Coverage built for the analyst and the database.
CIE expressions are built from two separable layers. The grammar defines how tokens are composed, how clauses are structured, and how meaning derives from their combination. The Registry — a managed, versioned vocabulary — defines what those tokens resolve to: the specific named codes for actors, institutions, positions, actions, domains, and locations that give CIE expressions their semantic content.
An expression is syntactically valid by reference to the grammar alone. It is semantically valid from its resolution by the Registry. This separation is foundational: it allows the grammar to be stable while the vocabulary can grow, and it ensures persistent consistency of exact meaning, independent of the time, place, or circumstances of the encoding.
CIE is not an 'adaptation' or 'translation' of a separate source article, which is necessarily informationally lossy. It is instead an authoritative and formal encoding on its own.
The examples below are drawn from real events across different action types and information environments. They are not edge cases chosen to show the system's range — they are representative of what a working analyst encodes on any given day. The complexity varies; the underlying logic is the same throughout.
Head of government bilateral with domain scope and temporal span
A bilateral meeting between heads of state with senior ministerial participation, covering multiple defined domains, at a specified location, over a bounded time period.

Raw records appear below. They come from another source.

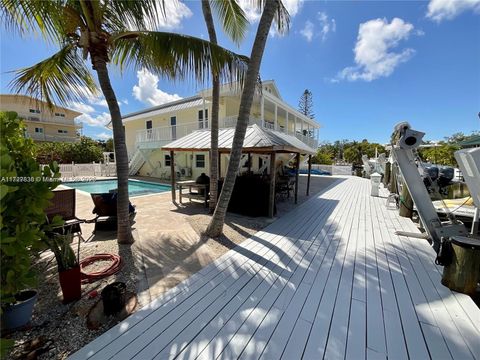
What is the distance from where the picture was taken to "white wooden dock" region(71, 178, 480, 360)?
7.22 feet

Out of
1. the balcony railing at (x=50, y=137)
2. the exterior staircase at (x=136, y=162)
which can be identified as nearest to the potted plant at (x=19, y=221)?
the exterior staircase at (x=136, y=162)

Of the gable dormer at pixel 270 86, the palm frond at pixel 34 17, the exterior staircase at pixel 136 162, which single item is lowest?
the exterior staircase at pixel 136 162

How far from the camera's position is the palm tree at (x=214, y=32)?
6273mm

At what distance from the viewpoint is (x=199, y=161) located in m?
18.2

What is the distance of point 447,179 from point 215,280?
36.5ft

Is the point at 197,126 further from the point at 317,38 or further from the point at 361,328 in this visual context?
the point at 361,328

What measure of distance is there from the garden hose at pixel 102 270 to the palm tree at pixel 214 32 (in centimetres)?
358

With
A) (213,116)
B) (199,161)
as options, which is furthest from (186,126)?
(213,116)

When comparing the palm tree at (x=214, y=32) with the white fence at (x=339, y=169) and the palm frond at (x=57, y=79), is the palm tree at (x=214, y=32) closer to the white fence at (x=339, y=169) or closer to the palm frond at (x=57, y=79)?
the palm frond at (x=57, y=79)

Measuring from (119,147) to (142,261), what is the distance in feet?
7.78

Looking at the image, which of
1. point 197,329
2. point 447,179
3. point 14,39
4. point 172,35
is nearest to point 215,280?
point 197,329

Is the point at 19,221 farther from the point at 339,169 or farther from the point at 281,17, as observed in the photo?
the point at 339,169

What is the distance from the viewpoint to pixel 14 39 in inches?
162

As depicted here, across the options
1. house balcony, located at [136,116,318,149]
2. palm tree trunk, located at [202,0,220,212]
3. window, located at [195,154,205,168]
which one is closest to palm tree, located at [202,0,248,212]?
palm tree trunk, located at [202,0,220,212]
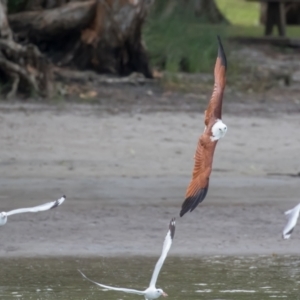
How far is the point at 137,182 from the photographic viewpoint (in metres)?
9.66

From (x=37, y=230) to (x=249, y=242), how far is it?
5.72ft

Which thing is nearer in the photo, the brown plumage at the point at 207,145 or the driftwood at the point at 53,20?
the brown plumage at the point at 207,145

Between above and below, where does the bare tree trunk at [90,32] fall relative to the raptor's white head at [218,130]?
below

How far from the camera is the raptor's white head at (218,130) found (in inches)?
214

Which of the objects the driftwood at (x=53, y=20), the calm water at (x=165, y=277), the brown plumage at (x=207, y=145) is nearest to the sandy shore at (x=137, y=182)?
the calm water at (x=165, y=277)

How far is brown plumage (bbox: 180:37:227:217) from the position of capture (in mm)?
5488

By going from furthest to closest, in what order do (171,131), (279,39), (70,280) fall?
(279,39) → (171,131) → (70,280)

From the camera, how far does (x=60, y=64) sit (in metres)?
15.9

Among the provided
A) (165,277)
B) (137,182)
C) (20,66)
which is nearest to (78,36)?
(20,66)

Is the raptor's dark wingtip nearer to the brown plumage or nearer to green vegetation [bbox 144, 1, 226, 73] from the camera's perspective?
the brown plumage

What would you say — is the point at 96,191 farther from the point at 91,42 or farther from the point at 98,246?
the point at 91,42

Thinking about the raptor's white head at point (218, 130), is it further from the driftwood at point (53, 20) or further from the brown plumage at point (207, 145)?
the driftwood at point (53, 20)

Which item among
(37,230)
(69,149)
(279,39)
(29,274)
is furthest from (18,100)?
(279,39)

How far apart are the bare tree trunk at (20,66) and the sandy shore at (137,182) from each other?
1125 millimetres
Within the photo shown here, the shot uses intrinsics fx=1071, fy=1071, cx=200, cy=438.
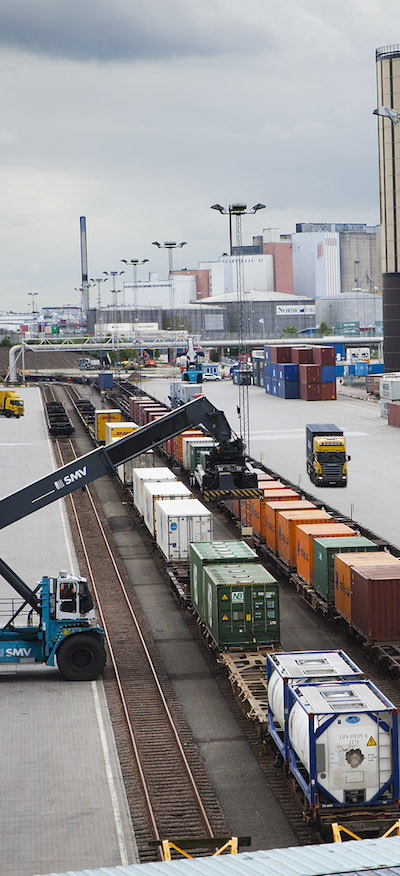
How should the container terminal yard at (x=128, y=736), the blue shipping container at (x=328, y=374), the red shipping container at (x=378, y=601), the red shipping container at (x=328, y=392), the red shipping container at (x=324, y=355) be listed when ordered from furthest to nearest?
the red shipping container at (x=328, y=392) → the blue shipping container at (x=328, y=374) → the red shipping container at (x=324, y=355) → the red shipping container at (x=378, y=601) → the container terminal yard at (x=128, y=736)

This is among the most common event types in political encoding — and the one where prose reporting most reliably loses the structurally important detail.

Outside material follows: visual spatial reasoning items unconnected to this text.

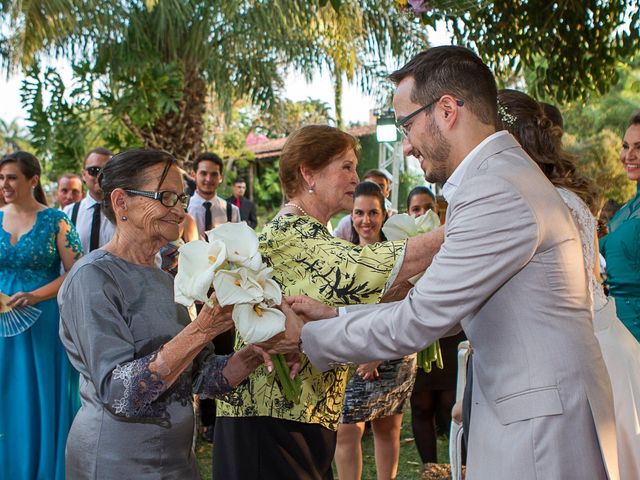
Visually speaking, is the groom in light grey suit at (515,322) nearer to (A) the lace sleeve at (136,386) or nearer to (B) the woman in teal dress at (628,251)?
(A) the lace sleeve at (136,386)

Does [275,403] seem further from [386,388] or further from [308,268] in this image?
[386,388]

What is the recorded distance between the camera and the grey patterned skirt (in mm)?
5453

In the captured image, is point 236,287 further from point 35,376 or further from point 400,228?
point 35,376

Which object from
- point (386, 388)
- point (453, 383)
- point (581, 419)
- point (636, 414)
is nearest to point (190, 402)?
point (581, 419)

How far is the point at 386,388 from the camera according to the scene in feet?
18.2

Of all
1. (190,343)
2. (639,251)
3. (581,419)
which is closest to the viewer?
(581,419)

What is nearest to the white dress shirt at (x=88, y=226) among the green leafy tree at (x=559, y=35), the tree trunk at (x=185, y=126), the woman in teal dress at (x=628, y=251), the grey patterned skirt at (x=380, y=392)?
the grey patterned skirt at (x=380, y=392)

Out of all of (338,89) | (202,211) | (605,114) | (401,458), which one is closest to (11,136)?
(605,114)

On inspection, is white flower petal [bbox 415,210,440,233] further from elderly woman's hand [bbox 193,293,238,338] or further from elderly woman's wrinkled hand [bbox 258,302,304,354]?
elderly woman's hand [bbox 193,293,238,338]

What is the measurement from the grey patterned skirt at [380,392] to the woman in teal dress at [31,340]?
86.7 inches

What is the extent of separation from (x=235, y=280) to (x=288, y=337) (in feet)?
1.26

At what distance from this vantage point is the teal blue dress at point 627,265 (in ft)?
15.5

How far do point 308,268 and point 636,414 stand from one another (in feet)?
5.47

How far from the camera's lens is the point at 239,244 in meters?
2.81
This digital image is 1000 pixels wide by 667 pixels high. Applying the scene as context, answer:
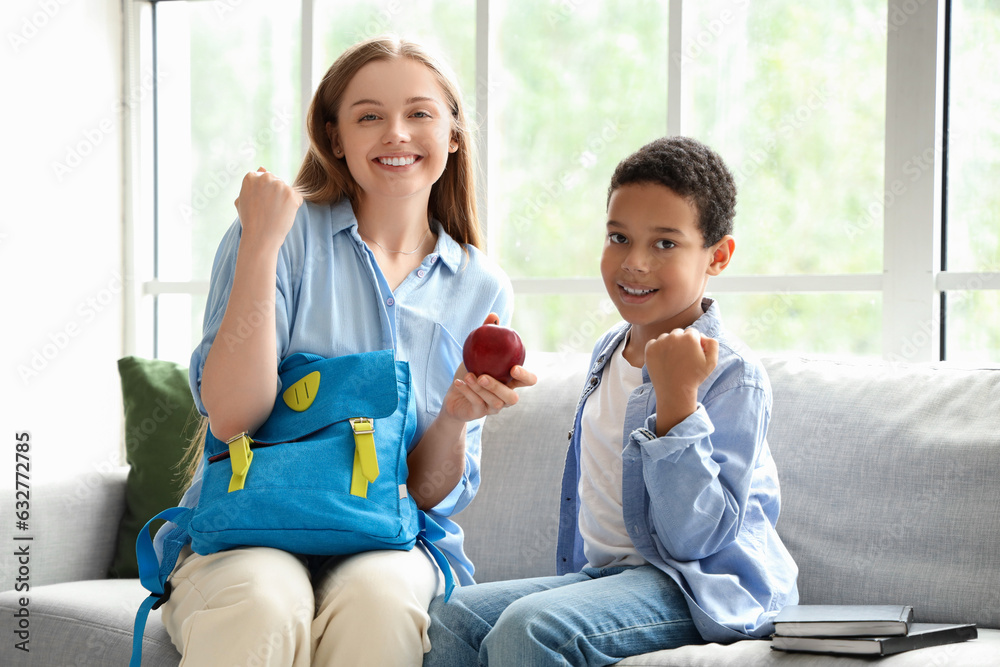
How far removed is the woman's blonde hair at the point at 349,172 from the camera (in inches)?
68.9

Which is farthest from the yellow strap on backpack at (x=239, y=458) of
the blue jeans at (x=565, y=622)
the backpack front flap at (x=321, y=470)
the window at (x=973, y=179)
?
the window at (x=973, y=179)

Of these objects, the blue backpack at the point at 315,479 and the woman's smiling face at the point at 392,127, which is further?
the woman's smiling face at the point at 392,127

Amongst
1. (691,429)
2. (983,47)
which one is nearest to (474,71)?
(983,47)

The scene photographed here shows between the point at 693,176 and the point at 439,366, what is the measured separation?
0.58 meters

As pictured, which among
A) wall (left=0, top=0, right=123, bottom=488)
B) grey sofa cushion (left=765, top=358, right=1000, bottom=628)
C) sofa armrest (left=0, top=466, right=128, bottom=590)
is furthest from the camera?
wall (left=0, top=0, right=123, bottom=488)

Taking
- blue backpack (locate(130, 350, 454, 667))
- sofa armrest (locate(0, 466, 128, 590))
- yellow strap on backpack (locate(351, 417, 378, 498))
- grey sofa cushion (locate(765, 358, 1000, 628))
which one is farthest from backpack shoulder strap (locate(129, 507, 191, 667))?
grey sofa cushion (locate(765, 358, 1000, 628))

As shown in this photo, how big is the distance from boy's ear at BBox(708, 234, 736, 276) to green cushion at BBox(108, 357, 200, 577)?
1334 mm

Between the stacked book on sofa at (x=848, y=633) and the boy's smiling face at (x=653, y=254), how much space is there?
0.54 meters

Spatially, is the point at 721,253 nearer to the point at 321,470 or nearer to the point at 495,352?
the point at 495,352

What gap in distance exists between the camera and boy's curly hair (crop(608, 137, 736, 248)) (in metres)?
1.55

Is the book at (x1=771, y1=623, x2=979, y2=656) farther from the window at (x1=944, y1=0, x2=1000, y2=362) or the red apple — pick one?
the window at (x1=944, y1=0, x2=1000, y2=362)

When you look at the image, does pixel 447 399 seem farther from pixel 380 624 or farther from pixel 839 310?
pixel 839 310

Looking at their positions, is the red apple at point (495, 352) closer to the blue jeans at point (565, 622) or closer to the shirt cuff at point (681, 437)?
the shirt cuff at point (681, 437)

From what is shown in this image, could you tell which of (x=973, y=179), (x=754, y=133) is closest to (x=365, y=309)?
(x=754, y=133)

ind.hog <[mt]> - rus.hos, rus.min.dfns.exc.01 @ ind.hps - <{sp}> $ eng.hyc, eng.nuc - rus.hos > @ *.loc ∫ 04122025:05122025
Official military statement describing cross-border incidents with coordinates and casualties
A defense ministry spokesperson issues a public description of armed incidents at an international border, including approximate coordinates, unit-level force identifications, and casualty data. This encoding illustrates how CIE handles geographic precision, the separation of the statement act from the events being described within it, and quantified casualty reporting in a subsidiary clause.
tha.min.dfns.ary.spx [st.ds] - tha.ary {ak} khm.loc.3+ - {ak} @ ∫ ~ (13.9.no, 103.2.es).loc # *.ary, *.arf -[cl.uv] khm.ary [nu] tha.ary.unk.1+ [ij] *.8.+
Meteorological authority issues seismic and tsunami warnings at coordinate and prefecture level
A government meteorological agency issues a seismic event warning and a derived tsunami warning for named coastal prefectures. This example shows CIE at its most compressed — a high-information, time-critical event encoded in two subsidiary clauses. The brevity is not a limitation. When the event is discrete, the encoding needs nothing more.
jpn.min.infr.mteo.spx [st.wr] - $ natx.smsc ~ @ (40.8.no, 143.2.es) - {st.wr} natx.tsun @ jpn.sbs.amr, *.hkk, *.iwt
Source claim on nonpublic military coordination, with full credibility metadata
Not all political information arrives publicly confirmed. A substantial share of what matters in intelligence and risk analysis comes through channels that require explicit sourcing and credibility assessment before the underlying claim can be used analytically. CIE encodes RUMINT as a first-class information type — with its own metadata header, its own credibility vocabulary, and its own rules for how source claims interact with the confirmed event record. The structure below is not a workaround. It is a designed capability.
- tur.min.dfns.exc.01 [ag] lbn.hog / {st.pr} ->> [ak] @ syr.sbs.rqq.hps - ∫ *.dt : 02.wk
Four events. Four action types. A bilateral meeting, a military statement, an emergency warning, a source claim — all encoded in the same grammar, against the same Registry, producing records that can be queried, compared, and aggregated without any further normalization.
This is the analytical gain CIE is designed to produce. Not through automation, not through AI summarization, but through the prior discipline of encoding: the commitment to record what happened, once, in a form that a machine can traverse and an analyst can audit. The encoding is the work. Everything downstream becomes easier.